Welcome to the Semiconductor Insiders podcast series.
The guest today is Hezzi, Sarr, executive director of product marketing at Synopsis.
Hezhi is responsible for the mobile automotive and consumer IP product lines.
He brings more than 20 years experience in semiconductor and embedded systems industries.
Welcome to the podcast, Hezzi.
Hey, thank you for having me.
You know, I just noticed you've been at Synopsis for more than 17 years.
That's quite a, quite a tenure.
Can you tell us a little bit about your journey?
Yeah, sure.
So I started from a semiconductor space and then moved to the IP space.
I was actually heading the BP product line when I joined Synopsis.
I grew up to a very healthy and very profitable position.
Now I'm already an overlooking multiple markets, mobile automotive and consumer,
So more than just a single product client are actually looking for a variety of markets.
So the market has evolved to a level where it's really the innovation is happening in so many applications.
So and very very challenging as well to service going forward.
Yeah, I spent probably more than half of my career in IP.
I tell you, the most rewarding part is IP moves so fast and it's so critical.
And with AI, I think that's the case as well.
You know, I keep hearing about physical AI.

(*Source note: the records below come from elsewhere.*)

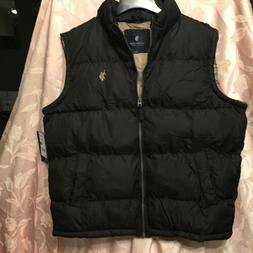 Men's Black Vest Puffer Vest Inner Sherpa Collar Large U. S.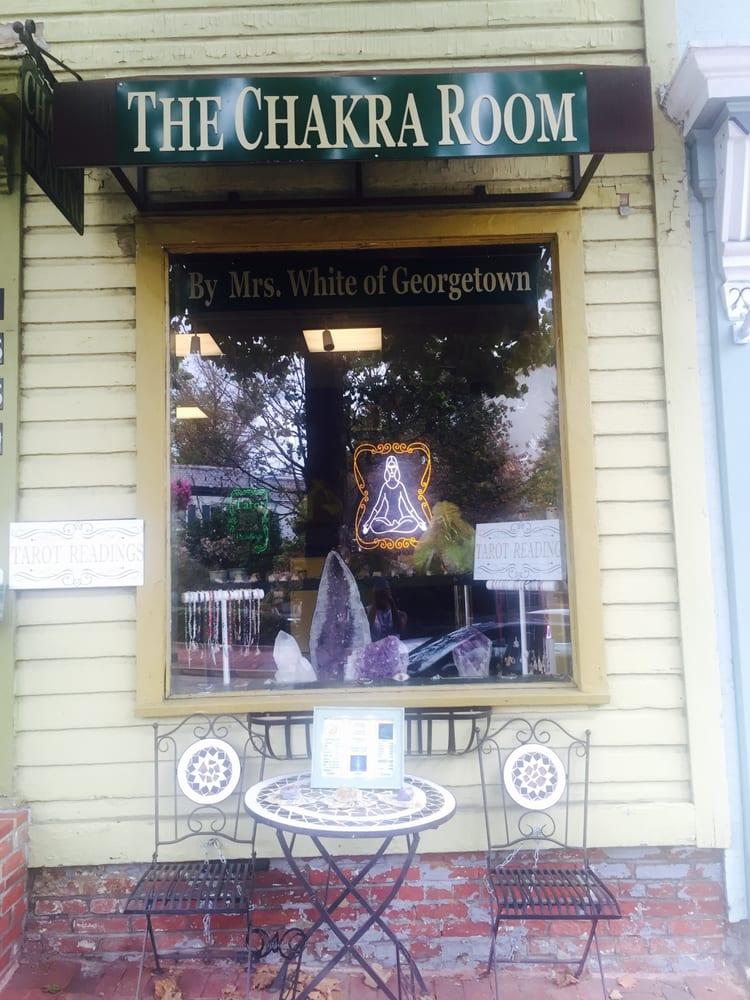 The Chakra Room: 1669 Wisconsin Ave NW, Washington, DC, DC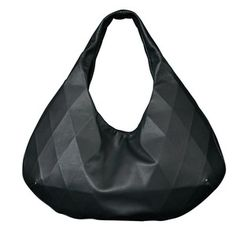 Diamond Hobo Black, 225€, now featured on Fab.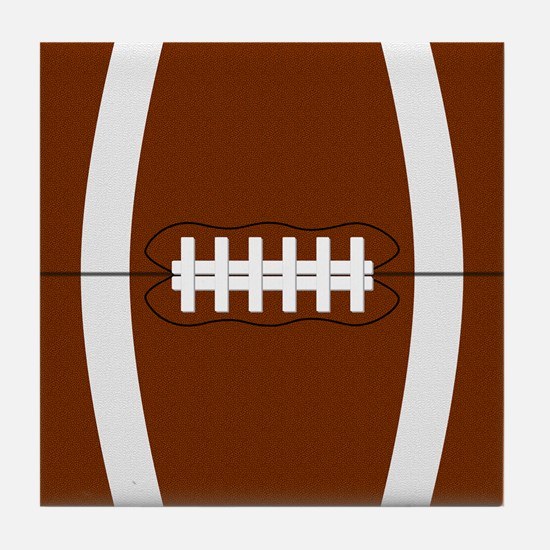 Football Tile Coaster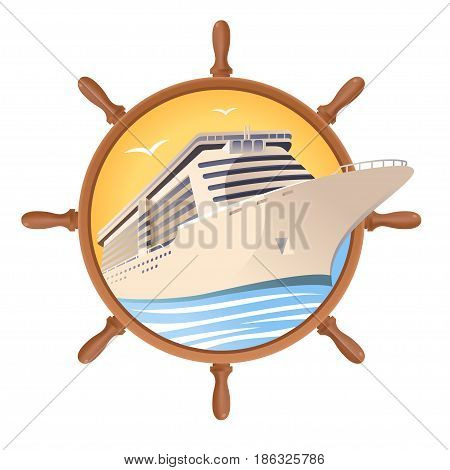 Cruise ship on the steering wheel background. Vector illustration for travel design. Eps 10.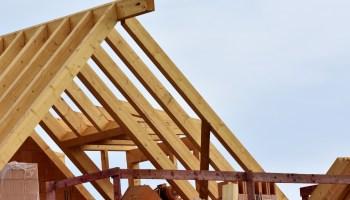 Dachstuhl im Rohbau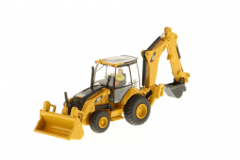 Cat 1:87 450E Backhoe Loader High Line HO Series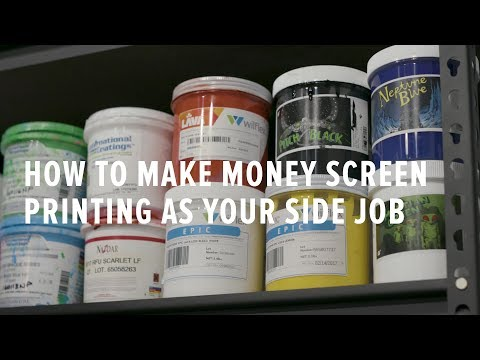 How to Make Money Screen Printing as your Side Job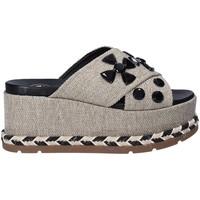 Sapatos Mulher Chinelos Exé Shoes G470017144581 Cinzento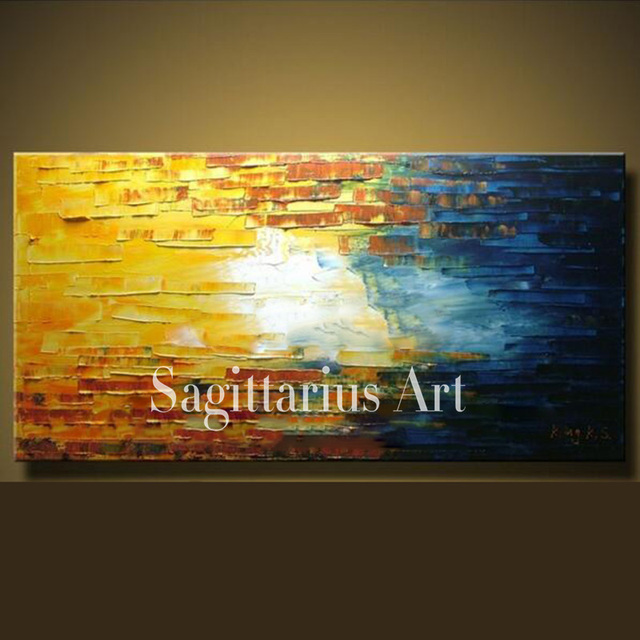 Hand Painted abstract White sky Palette Knife thick oil painting ...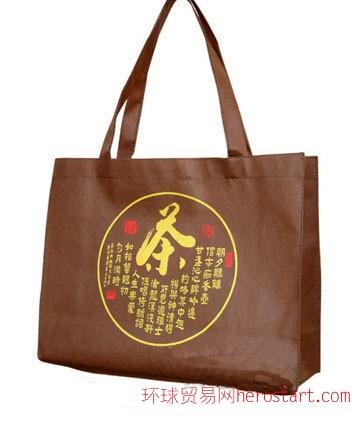 上海无纺布袋 上海环保袋 上海手提袋 上海购物袋 环保袋、无纺布手提袋 无纺布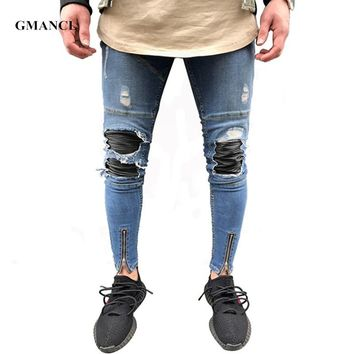 GMANCL Men Jeans Stretch Destroyed Ripped Folds Design Fashion Ankle Zipper Skinny biker Jeans For Men Jogger pants Plus Size 38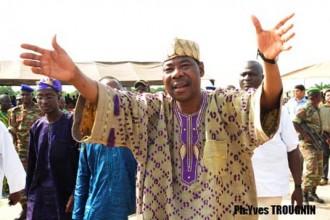 BENIN : Adrien Houngbédji veut «prêter» un député à Boni Yayi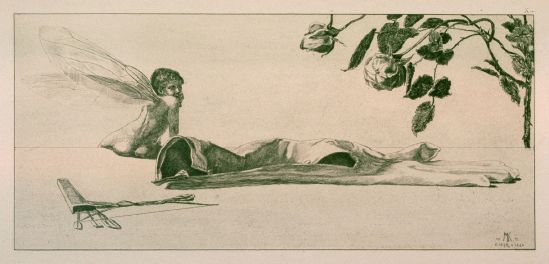 Max Klinger. Amor (Cupid), plate 10 from A glove 1881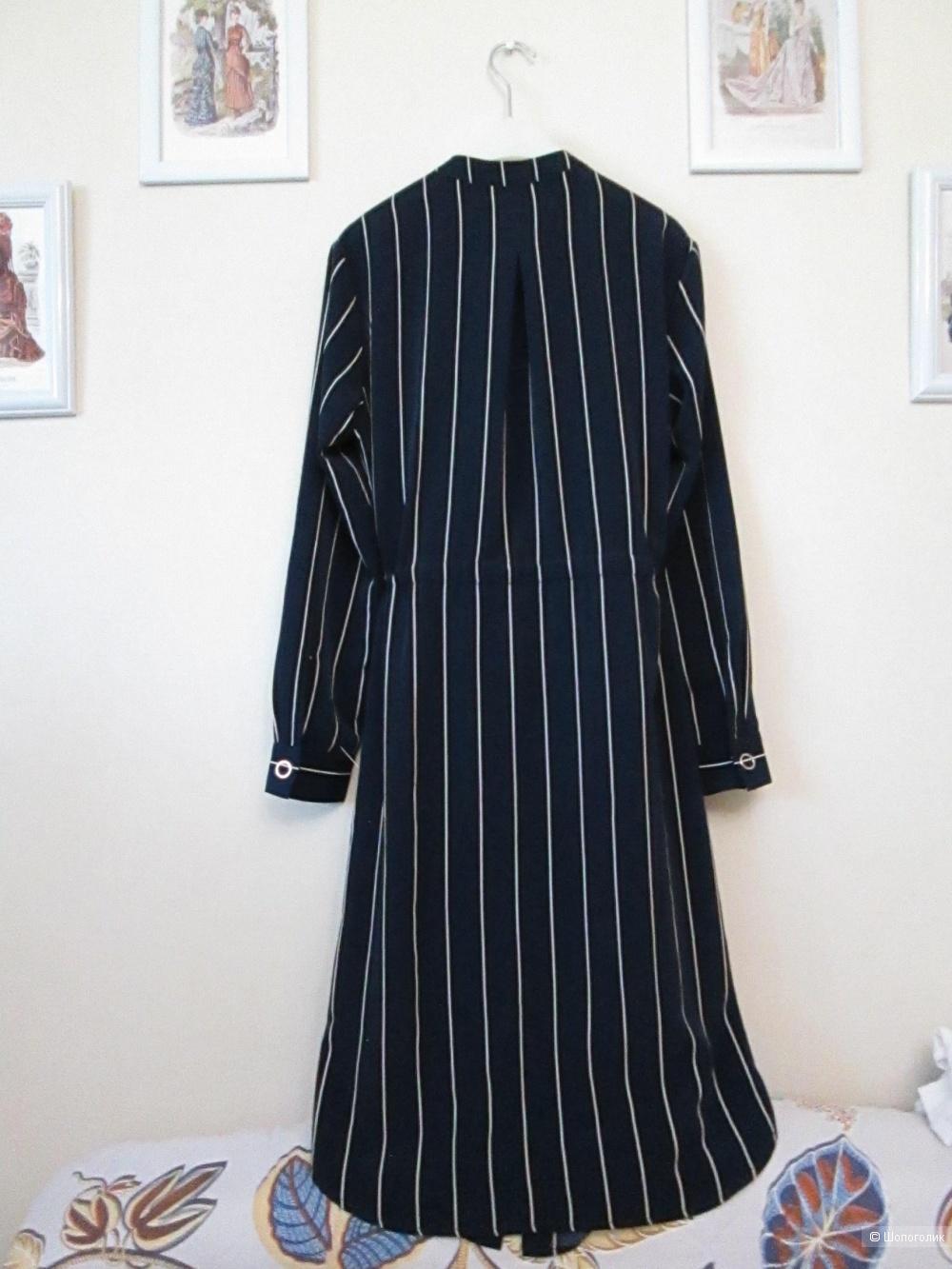 Платье-рубашка Zolla р. L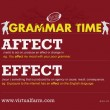 GRAMMAR TIME: Affect vs. Effect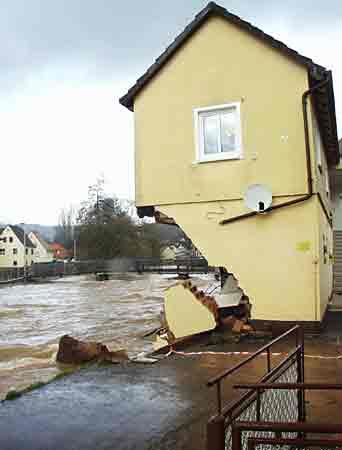 Hochwasser 065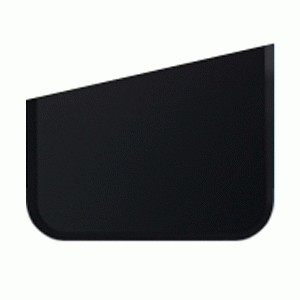 ego iPhone 4 Slide Case (Buttom) - Black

So, Hezzi, can you define it and describe what's driving the interest?
Sure.
So I think the AI that we mostly hear about and the buzz is about AI and high performance
compute and the cloud.
And that is mostly for training.
Some is also for inference.
When we talk about edge AI first, AI is running on device itself.
so in the palm of our hand or it's really interacting with humans.
When we talk about the physical AI, it's a subset of that,
which means applications that are actually interacting with humans.
So they're not only performing in the digital domain,
these kind of autonomous systems are able to understand, reason,
and perform or orchestrate complex actions in the physical world.
So they need to have the ability to perceive the world through computer vision or any other sensing capabilities to understand natural language instructions that are being provided to them through different means, then translate the instructions into physical actions and perform.
So we're talking about typically applications such as self-driving cars, robots, etc.
Yeah, it's a big market.
But can you touch on the evolution of AI models at the edge and what is needed to support the physical AI needs?
Yeah, so when we look at what we are commonly using, it's more LLM, so large language model that processes text to recognize, understand, and generate human language.
So in that context, we provide a text input and then we receive a text output.
So we can ask a question, then LLM will understand the language that is being used and providing us text as an output.
The next stage of evolution is going to a vision language model.
There are different models in that group, but if we're generalizing it, it's a specific type of LLM that processes both text but also visual data.
So both side of the inputs are coming into that model and they describe and analyze the image in the video store.
For example, you can look at an image and then can ask a question, what is, let's say, unusual in that image.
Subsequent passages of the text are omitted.